Abstract
It is demonstrated that, properly represented, the amino acid composition of protein sequences contains the information necessary to delineate the global properties of protein structure space. A numerical representation of amino acid sequence in terms of a set of property factors is used, and the values of those property factors are averaged over individual sequences and then over sets of sequences belonging to structurally defined groups. These sequence sets then can be viewed as points in a 10-dimensional space, and the organization of that space, determined only by sequence properties, is similar at both local and global scales to that of the space of protein structures determined previously.
Keywords: proteomics, sequence analysis, sequence–structure relationship
Evaluating the degree of structural homology between protein sequences is a significant outstanding problem in biomedical research. That this problem remains open is apparent from the persistence of interest in the “remote homolog” problem—the observation that in any reasonably large group of sequences that fold to a specified, common architecture, there will be pairs of sequences that are not related by any currently known criterion.

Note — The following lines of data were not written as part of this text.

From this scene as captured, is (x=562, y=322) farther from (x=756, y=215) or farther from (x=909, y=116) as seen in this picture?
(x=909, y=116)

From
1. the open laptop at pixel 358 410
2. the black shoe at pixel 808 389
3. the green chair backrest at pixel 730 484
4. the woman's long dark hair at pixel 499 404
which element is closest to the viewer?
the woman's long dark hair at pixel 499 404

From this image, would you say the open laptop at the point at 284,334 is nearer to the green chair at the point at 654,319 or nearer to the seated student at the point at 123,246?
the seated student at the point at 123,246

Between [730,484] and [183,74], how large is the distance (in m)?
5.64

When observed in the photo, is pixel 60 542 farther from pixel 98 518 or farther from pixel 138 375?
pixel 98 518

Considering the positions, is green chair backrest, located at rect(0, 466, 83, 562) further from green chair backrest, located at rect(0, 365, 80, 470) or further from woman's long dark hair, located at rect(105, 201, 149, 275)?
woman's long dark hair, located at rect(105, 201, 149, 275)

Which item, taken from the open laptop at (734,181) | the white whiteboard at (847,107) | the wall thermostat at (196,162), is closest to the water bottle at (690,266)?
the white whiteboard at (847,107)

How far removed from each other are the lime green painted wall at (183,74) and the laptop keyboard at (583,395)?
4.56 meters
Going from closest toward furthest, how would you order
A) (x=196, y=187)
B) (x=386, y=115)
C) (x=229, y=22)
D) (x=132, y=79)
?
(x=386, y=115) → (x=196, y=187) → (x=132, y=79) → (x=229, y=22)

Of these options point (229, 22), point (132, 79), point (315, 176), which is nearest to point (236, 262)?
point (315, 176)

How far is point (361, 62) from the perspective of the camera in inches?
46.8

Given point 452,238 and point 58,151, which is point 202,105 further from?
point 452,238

Accurate methods for structural homology detection depend on an understanding of the sequence code underlying fold selection. There are intriguing hints that this code may be less complex than once thought. That the average amino acid compositions of proteins can give reasonably accurate classifications of structural class (1–3) and fold family (4–12) is well known. But a classification scheme gives no information about quantitative relationships between the classes under consideration, because it reflects only local details of the underlying space of protein structures. Quantitating those relationships requires a sequence-based metric function capable of objectively measuring the distance between 2 arbitrarily selected classes.
We have delineated the organization of structure space in previous work (13–15). Those results were obtained using only structural data, with no reference to sequence information. The picture that emerged, subseqently verified by Yee and Dill (16), is that of a structure gradient in which all-helical structures are concentrated at one extreme of the space and all-sheet/barrel structures are concentrated at the other extreme, with mixed alpha/beta structures in the intervening region.

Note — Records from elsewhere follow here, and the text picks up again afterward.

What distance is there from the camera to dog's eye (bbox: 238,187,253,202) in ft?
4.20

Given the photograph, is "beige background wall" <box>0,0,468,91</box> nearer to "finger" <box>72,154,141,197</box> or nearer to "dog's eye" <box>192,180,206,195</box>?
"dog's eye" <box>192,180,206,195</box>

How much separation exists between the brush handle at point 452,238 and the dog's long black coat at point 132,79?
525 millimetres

In the present work we demonstrate that when protein sequences are represented appropriately, the average amino acid properties of those sequences encode a similar picture of the global organization of protein sequence space. We demonstrate the existence of a metric function, based entirely on sequence properties, that reproduces the known characteristics of structure space.
Sequence Model
Rigorous determination of the characteristics of protein sequences requires that they be analyzed numerically, using a representation that is both complete and nonredundant. Representations that rely on arbitrarily chosen sets of physical properties of the amino acids generally are both incomplete and correlated. This problem was addressed by Kidera and coworkers (17, 18), who performed a factor analysis on all available sets of physical properties of the 20 amino acids. They demonstrated that all of these data can be represented by a set of 10 property factors, which together carry 86% of the variance of the entire property database. Therefore, to a very good approximation, an amino acid X can be represented numerically as a 10-vector,
It follows that an N-residue sequence can be written as a set of 10 numerical strings of length N, each of which describes the variation of one of the property factors along the length of the protein. The property factors are linearly independent by construction, and therefore the 10 strings together give a complete, uncorrelated description of the physical properties of the sequence. The definitions of the property factors are given in supporting information (SI) Table S1.
Applying this representation requires a database of protein sequences. We have constructed a very large set of sequences taken from the CATH database (19, 20). The organization of CATH is ideal for this investigation, because domains are organized in a hierarchical fashion based (in order of increasing detail) on class, architecture, topology, and homology. In the present work, we wanted to use a comprehensive sequence/structure database that reflects the composition of the entire Protein Data Bank, rather than relying on selection criteria. A primary consideration in avoiding biased results is eliminating sequences with a high degree of similarity from the database. We therefore began with a subset of the entire CATH database, CathDomainSeqs.S35.ATOM.v3.1.020, which was selected by the CATH curators to be representative of the entire database while containing no pairs of sequences with sequence identity exceeding 35%. This value is generally considered to mark the lower limit of sequence relatedness, and thus our working database is composed entirely of sequence pairs that are in the “twilight zone.” It contains no pairs that can be considered homologs in the traditional sense.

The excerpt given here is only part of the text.